Zuckerberg hacking adds to cloud of internet insecurity

Mark Zuckerberg’s Twitter, Pinterest and LinkedIn accounts were hacked by hacking group OurMine Team


While Mark Zuckerberg’s Facebook and Instagram were safe, the hackers managed to gain access to his Pinterest, Twitter and LinkedIn accounts. Photo: Bloomberg
While Mark Zuckerberg’s Facebook and Instagram were safe, the hackers managed to gain access to his Pinterest, Twitter and LinkedIn accounts. Photo: Bloomberg

New Delhi: Facebook founder and CEO Mark Zuckerberg’s social media accounts were hacked over the weekend. While Zuckerberg’s Facebook and Facebook-owned photo sharing site Instagram were safe, the hackers managed to gain access to his Pinterest, Twitter and LinkedIn accounts according to reports in Engadget. The hacking was traced back to a group called OurMine Team, who boasted about the alleged hacks in a tweet and invited Zuckerberg to contact them.

“Hey @finkd (Zuckerberg’s Twitter handle) we got access to your Twitter & Instagram & Pinterest, we are just testing your security, please dm us.”

It is speculated that the hacking may have been linked to LinkedIn’s password breach of 2012 when the company was the victim of an unauthorized access. LinkedIn had confirmed this in a blog post in 2012, adding that they their immediate response included a mandatory password reset for all accounts they believed were compromised as a result of the unauthorized disclosure. Additionally, all members were advised to change their passwords as a best practice.

An update to the same blog last month suggests that the security breach that happened in 2012 may still impact some users four years later. “Yesterday, we became aware of an additional set of data that had just been released that claims to be email and hashed password combinations of more than 100 million LinkedIn members from that same theft in 2012. We are taking immediate steps to invalidate the passwords of the accounts impacted, and we will contact those members to reset their passwords. We have no indication that this is as a result of a new security breach.”

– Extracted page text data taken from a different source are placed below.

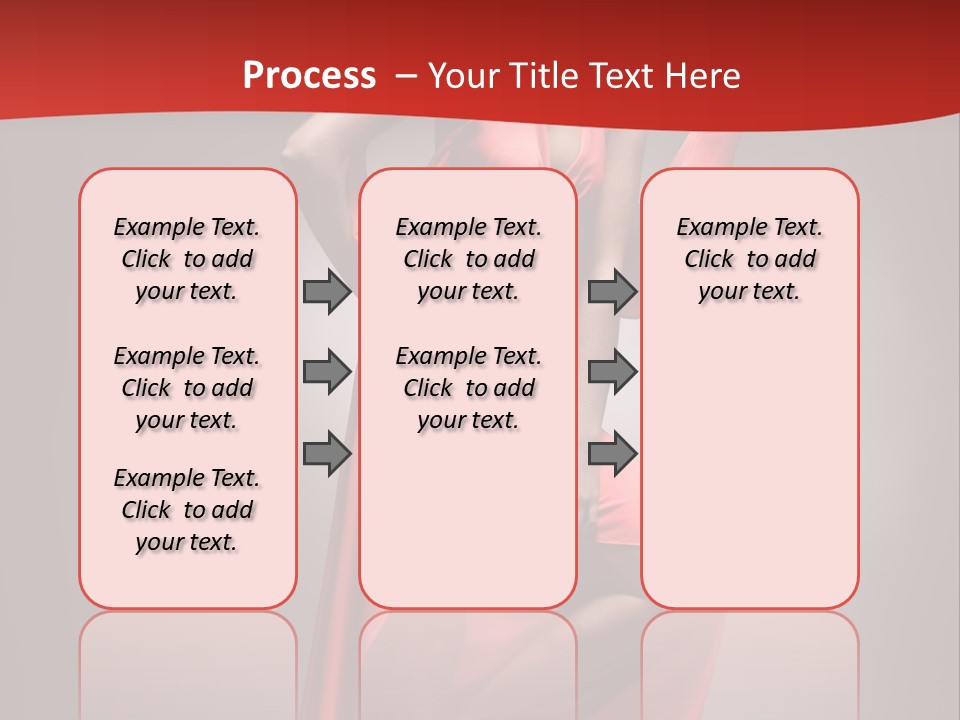 Process – Your Title Text Here

Example Text. Click to add your text.

Example Text. Click to add your text.

Example Text. Click to add your text.

Example Text. Click to add your text.

Example Text. Click to add your text.

Example Text. Click to add your text.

The company invalidated passwords for all accounts created prior to the 2012 breach and asked users to regularly change their passwords, choosing a strong password that was a combination of letters, numbers and symbols.

Zuckerberg’s hackers had also posted what they claimed was the password associated with his LinkedIn account. It’s possible like many of us, Zuckerberg too, was using the same email and password for multiple social accounts, thereby enabling several of his social accounts to be compromised at the same time.

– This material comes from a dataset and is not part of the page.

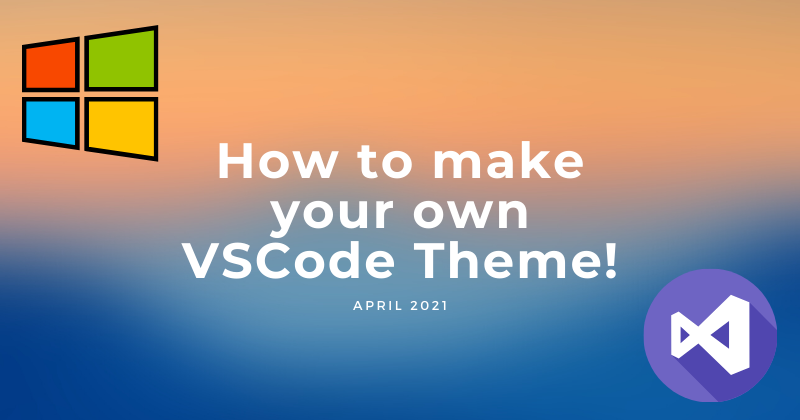 How to make your own VSCode Theme!

APRIL 2021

While there has been no widespread damage caused to Zuckerberg by the hacking, it does demonstrate that even the CEO of the world’s biggest social network is not above such security lapses and securing data is a pain point with companies today.

As internet evangelist Mary Meeker points out in the latest Internet Trends report released earlier this week, as data explodes, concerns around data security explode too. Since 2013, a staggering four billion data records have been breached globally. Concerns around consumer data privacy are rising rapidly. In slide no 209, Meeker points out that 45% of customers are more worried about online privacy than they were a year ago while 74% of customers have limited their online activity in the last year due to privacy concerns. The presentation ends with a telling quote by Adam Ghetti, CEO of Ionic Security, a company that deals with issues of data breach: “In the tangible world, physical limitations prevent the broad abuse of law. Should the same laws automatically apply to the digital world where a few lines of code can unlock someone’s entire life?”